## [WORK TASK]
Nothing but text lines should be duplicated: start with the first line of the listing below and stop after the line holding "AC Origins Spiel", omitting pictures.

## [EXCERPTED DATA]
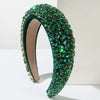 Hair Hoop Rhinestone Baroque Diamond Shining Light Luxury Women's Hair Accessories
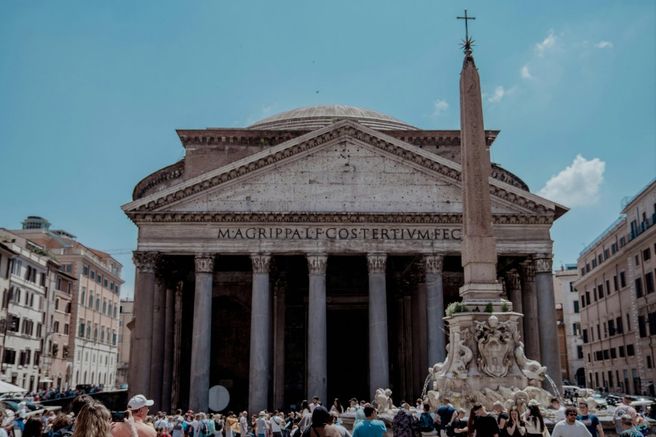 Rome Pantheon Ticket - Timed Entry & Digital Audio Guide App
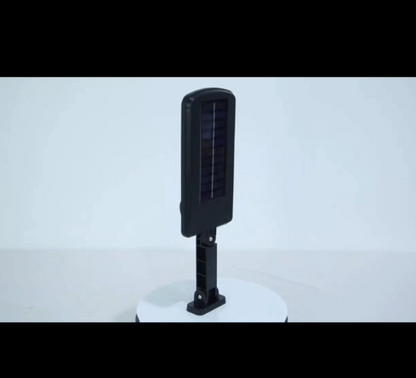 Lampara Solar con Control Remoto Exteriores LED Gran Potencia Sensor Movimiento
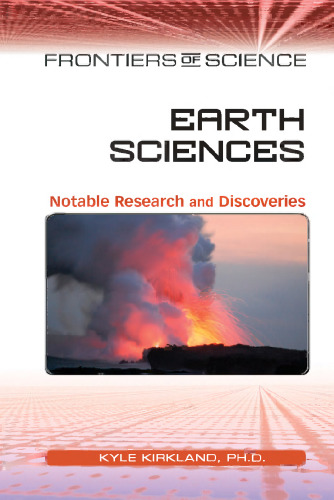 Earth Sciences: Notable Research and Discoveries (Frontiers of Science)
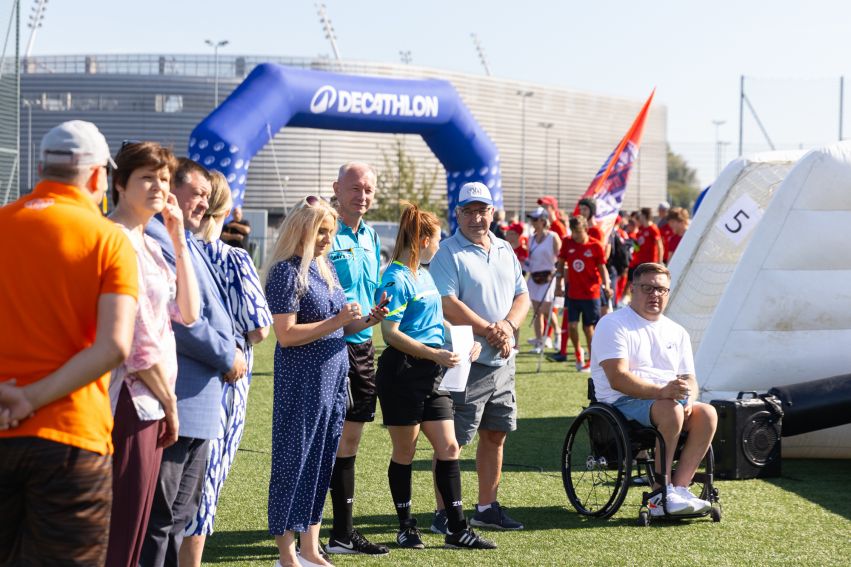 II DECATHLON Turniej Odkrywców Sportu Lublin 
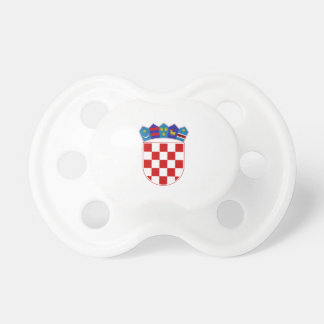 Chupete Escudo de armas de Croacia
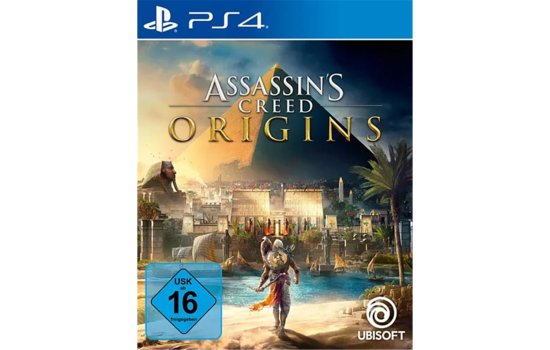 AC Origins Spiel für PS4 Budget Assassins Creed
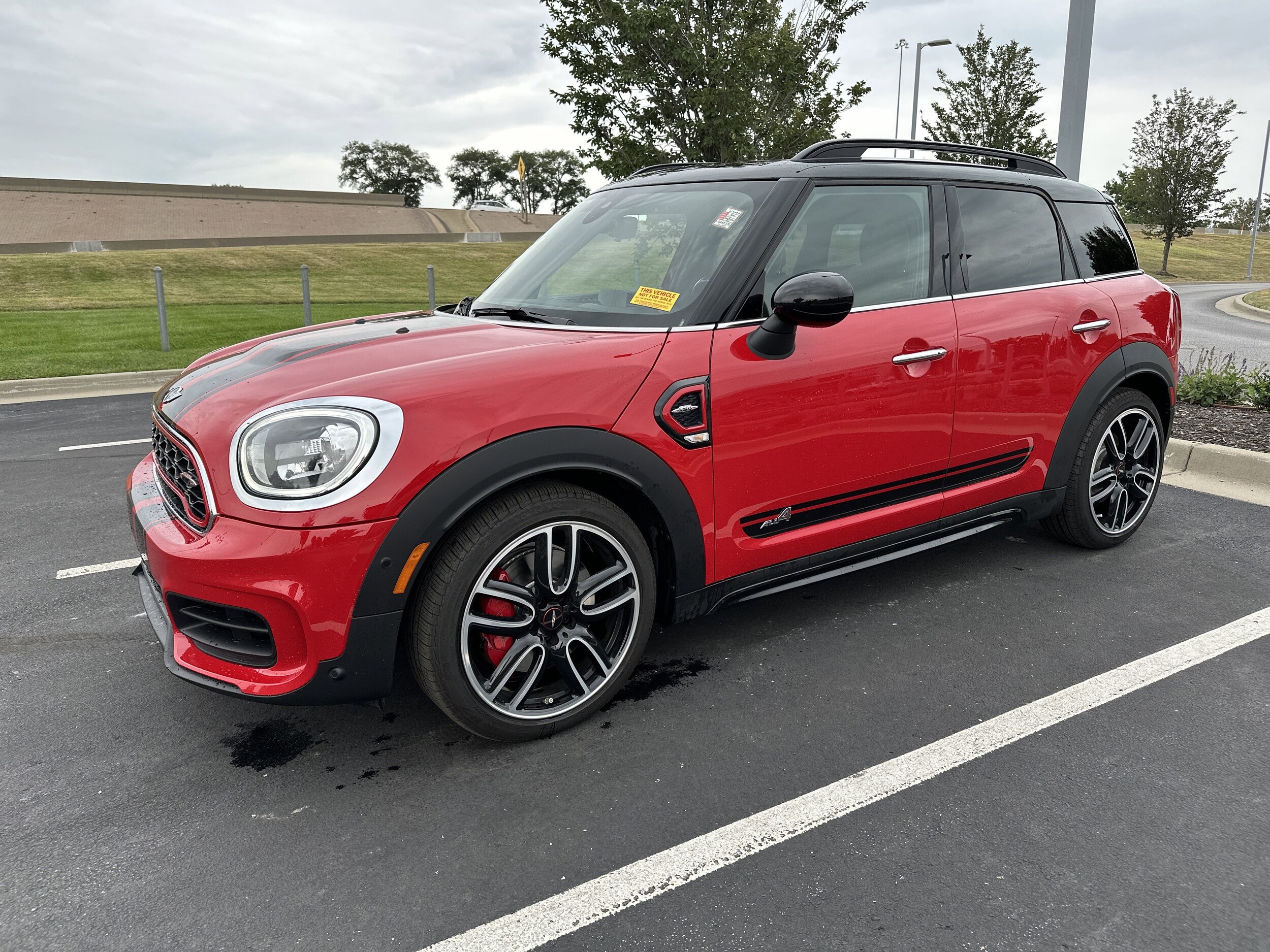 2018 Mini Countryman John Cooper Works photo 3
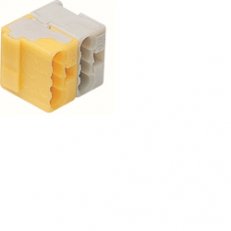 Sběrnicová svorkovnice 2pin, žlutá/bílá BERKER TG025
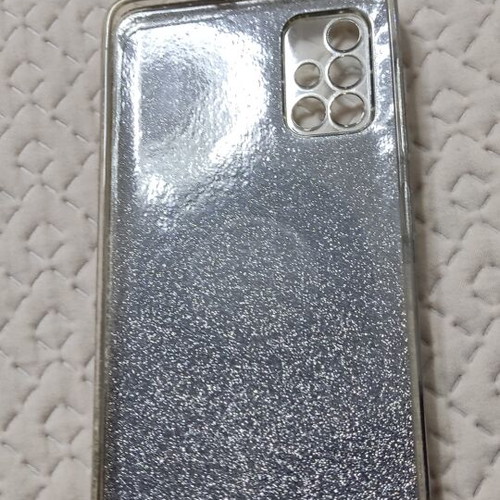 Θήκη σιλικόνης Samsung Galaxy A71 σαν καινούργιο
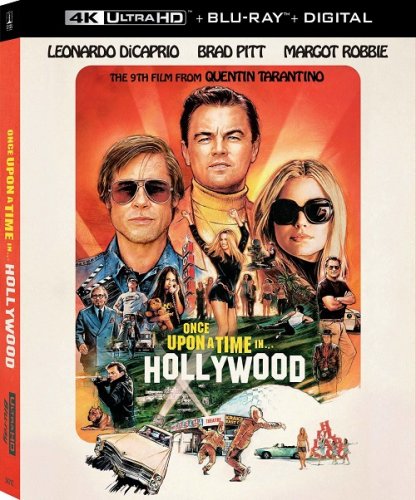 Однажды в… Голливуде / Once Upon a Time ... in Hollywood (2019) UHD Blu-Ray 2160p | 4K | HDR | Лицензия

## [SOLVED PROBLEM]
 Hair Hoop Rhinestone Baroque Diamond Shining Light Luxury Women's Hair Accessories
 Rome Pantheon Ticket - Timed Entry & Digital Audio Guide App
 Lampara Solar con Control Remoto Exteriores LED Gran Potencia Sensor Movimiento
 Earth Sciences: Notable Research and Discoveries (Frontiers of Science)
 II DECATHLON Turniej Odkrywców Sportu Lublin 
 Chupete Escudo de armas de Croacia
 AC Origins Spiel für PS4 Budget Assassins Creed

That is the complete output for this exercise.